**Selected excerpt**

That is not by any means an exclusive list, but it does, I hope, help us to have a current understanding of what we mean by a phrase that often seems increasingly vague in its use.

The establishment are, roughly speaking, the gatekeepers to fairness and equality, and the orchestrators of a continuing cycle of injustice.

We must accept that there are degrees to which someone may be deemed to be part of the establishment or have establishment views. Basically, the more unequivocal their advocacy and support of this system, the more establishment they are. But we have to also take into consideration their position of authority and power within such a system. A poor, unemployed, working-class man who unequivocally supports such a system, mainly only does so as a voter and as a influencer within his friendship networks and rarely stands to actually gain from what the establishment sell him — in fact, as we know, it’s usually the exact opposite.

**Excerpted records**
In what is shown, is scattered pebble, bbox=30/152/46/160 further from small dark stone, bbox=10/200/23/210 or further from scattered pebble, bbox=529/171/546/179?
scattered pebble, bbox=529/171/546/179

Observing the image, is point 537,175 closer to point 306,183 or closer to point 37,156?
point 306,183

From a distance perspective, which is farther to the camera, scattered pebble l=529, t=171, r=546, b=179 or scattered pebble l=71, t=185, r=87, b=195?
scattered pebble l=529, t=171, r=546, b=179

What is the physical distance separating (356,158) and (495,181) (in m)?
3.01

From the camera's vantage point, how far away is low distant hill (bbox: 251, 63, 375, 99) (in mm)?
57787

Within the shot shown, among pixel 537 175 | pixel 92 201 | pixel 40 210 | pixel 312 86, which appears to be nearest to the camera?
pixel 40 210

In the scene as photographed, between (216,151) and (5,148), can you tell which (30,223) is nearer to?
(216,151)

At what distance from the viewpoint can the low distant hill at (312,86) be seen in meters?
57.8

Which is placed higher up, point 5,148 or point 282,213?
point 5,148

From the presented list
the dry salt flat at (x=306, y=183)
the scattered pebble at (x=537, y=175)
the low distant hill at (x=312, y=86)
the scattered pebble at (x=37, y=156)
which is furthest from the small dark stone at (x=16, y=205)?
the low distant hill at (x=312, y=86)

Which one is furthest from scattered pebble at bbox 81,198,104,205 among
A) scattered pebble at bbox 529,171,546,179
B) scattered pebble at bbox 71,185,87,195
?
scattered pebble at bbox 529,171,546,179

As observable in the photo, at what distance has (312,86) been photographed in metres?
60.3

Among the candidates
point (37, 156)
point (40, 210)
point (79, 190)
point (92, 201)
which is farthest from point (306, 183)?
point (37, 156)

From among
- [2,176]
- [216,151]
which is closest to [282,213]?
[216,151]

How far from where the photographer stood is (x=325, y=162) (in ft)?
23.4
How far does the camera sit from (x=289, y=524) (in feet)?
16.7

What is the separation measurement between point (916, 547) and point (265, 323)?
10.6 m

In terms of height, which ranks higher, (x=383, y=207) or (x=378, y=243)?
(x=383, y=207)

**Requirement 1**
Answer these questions about the passage on the establishment:
(a) What two roles does the passage give the establishment?
(b) Besides how unequivocally someone supports the system, what else must be considered when judging how establishment they are?
(c) In what two capacities does the poor, unemployed, working-class man support the system?
**Requirement 2**
Resume the passage on the establishment after its final sentence, carrying on its line of argument.

**Written answer 1**
(a) They are the gatekeepers to fairness and equality and the orchestrators of a continuing cycle of injustice.
(b) Their position of authority and power within the system must also be considered.
(c) He supports it as a voter and as an influencer within his friendship networks.

**Written answer 2**
With this loose definition in mind, we only need take a look at those who campaigned most prominently to leave the EU last year to get a rough idea about whether a Leave vote in the referendum is an anti-establishment vote. As we will see, the prominent Leave campaigners undoubtedly and firmly belong to the establishment.

And, by the way, this isn’t just a hunch. We know this from the evidence of what they’ve done, what they’ve said and who they are.

Michael Gove

As former Education Secretary, he oversaw the stealth privatisation of schools on an unprecedented scale, handing over public assets to what could, in some cases, be described as pseudo-charities. The boards of trustees, chairman, CEOs and Directors often own, hold shares in, or are employed by other companies that frequently find themselves awarded contracts for work by the academies/trusts, often without a tender process.

Significantly, the academisation has served as another way of giving public land to private developers. Although the education secretary has to approve any playing field sales, evidence shows that academies have a disproportionately higher playing field sale approval rate compared to schools owned and administered by the local authority. In my view, it’s far more likely that academy trust members (as oppose to ordinary school board members and the local authority) stand to gain personally from the selling of school fields for private development due to links they have to property developers and contractors.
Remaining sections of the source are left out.